===== TEXT SEGMENT =====
To know if a service is taxable or not, one has to refer to provisions of Service tax act and the negative list. The negative is the list of items excluded from service tax. Usually all services that do not fall in negative list are ‘taxable services’.
The most common services that startups use are:
Please note that the Software is a service, unless it is physically imported on a media through a port of entry. This means the downloaded packaged Software and Software in SaaS model are ‘taxable service’. So also are other digital goods (pdfs, eBooks, music, video etc) downloaded.
Generally, the liability to pay service tax is on the ‘service provider’. Since it is an indirect tax, the service providers bills the service tax to service receiver, collects tax from service receiver and deposits it to the service tax department. However, in case of imported services it is different.
An import of service occurs when a ‘service receiver’ located in taxable territory of India receives a service from a ‘service provider’ located in nontaxable territory i.e. from outside borders of India.
Since, in case of import of service the ‘service provider’ is not located in the taxable territory of India, the responsibility of service tax lies on ‘service receiver’. This is known as reverse charge mechanism, in service tax act parlance.
The reverse charge mechanism (RCM) is applicable vide Notification No. 30/2012-ST dated 20.06.2012. This RCM notification prescribes that, “in respect of any taxable services provided or agreed to be provided by any person who is located in a nontaxable territory and received by any person located in the taxable territory”, 100% of service tax shall be payable by the person receiving the service.
This provision is not applicable in case of ‘individuals’ who have received such service other than for the purpose of use in business or commerce (Provisions made under section 66A of the Finance Act, 1994).
In view of above let use answer following two questions.
Am I liable to pay Service tax?
A business receiving services from a service provider located outside India, is liable to pay service tax at prescribed rate and as per rules in force at the time.
Can I pay from my personal credit card and get reimbursed from my company?
An individual can receive services for a consideration paid to a service provider located outside India, without a liability to pay service tax, provide the services received are not for business or commercial consumption.
This means, you should not buy services on your personal credit card and use for business. Small amounts may go unnoticed or not enforced by service tax department. But, substantial amounts of such transactions can put you in trouble at later date.
In case of online advertisements, we come across following two provisions:
As mentioned above we came across some entrepreneurs confused on weather both of applies or one of them apply.
Finance act 2014 brought in changes to negative list to broaden the tax base. It now includes provision of online advertisement space on Internet as a taxable service.
Hence, a 15% tax will apply on service of advertisement.
Some people confuse on payment of service tax when they buy from companies like Google and Microsoft. At times, such companies provide some selective services from Indian subsidiary. And, they provide other services from their parent company or a subsidiary outside India.
=====
> [EXERCISE INSTRUCTIONS]:
Write the next part of the text on Indian service tax for imported services, starting after its final sentence.
===== DATA LISTING =====
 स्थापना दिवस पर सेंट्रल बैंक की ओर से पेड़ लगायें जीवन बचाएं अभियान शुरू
=====
===== DATA LISTING =====
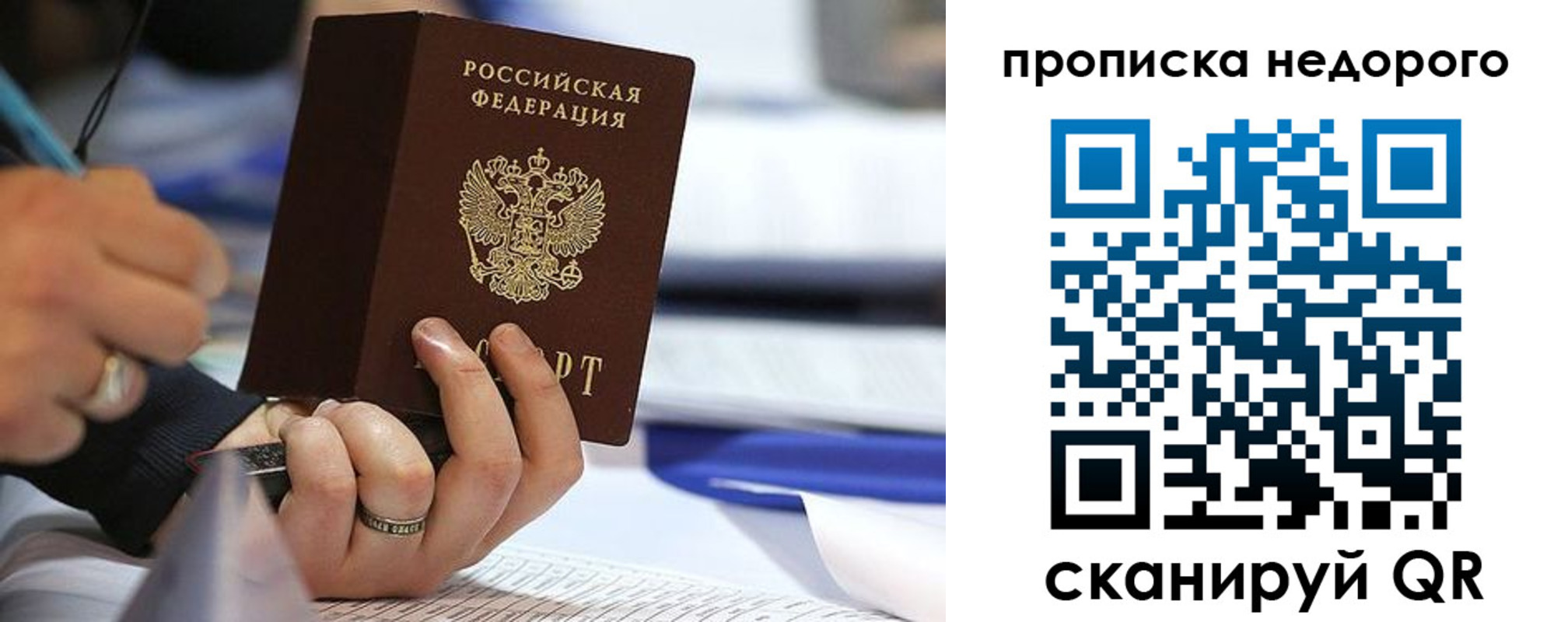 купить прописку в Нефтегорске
=====
> [EXPECTED ANSWER]:
One should be watchful on where the billing of services is being done from. If this is Google India (e.g. for ADwords), the service tax will be billed to you. The service recipient can see the service tax in the bill. E.g. Google provides Adwords from Google, India.
Many a times when you buy a service using a card online, you buy it from foreign entity. This may go unnoticed as the payment happens in Indian rupees. This happens because of real time conversion from US$ to Indian rupees by the payment gateway.
The transaction is so seamless that the buyer of service does not realize that she actually bought from a foreign company. This happens quite often in case of companies like Google and Microsoft. You buy in Indian Rupees but the transaction may be done by Google, Ireland.
You should be careful about such transactions and your liability to pay service tax. Check is the service tax is mentioned in bill as an item. If not and your billing party is foreign entity or person the service tax is your responsibility.
As per common knowledge ADsense services is presently provided by Google Inc. USA. Hence, the advertisement space revenue received by the Indian websites is in US$. There is an argument that this being export of service is not subject to service tax.
The ADsense issue is not straight forward. clear. The advance ruling issued by service tax department says it is subject to Service tax. Since the agreement is between the Indian website company and Google, INC, some experts treat this as export of service. Thus not falling under service tax net.
However, there is a warning here as per service tax place of business rules. If one is able to establish the end use of service being done by an India company i.e. the advertiser is Indian company, then the situation is complex. The service tax department can call for scrutiny of cases to prove that there was not use of service by any Indian company.
So, ADsense case is not crystal clear and there is needs for caution to be exercised.
The finance bill 2016 introduced an equalization levy of 6%. This is a type of withholding tax on income of non-resident (foreign service providers) from their sales in India.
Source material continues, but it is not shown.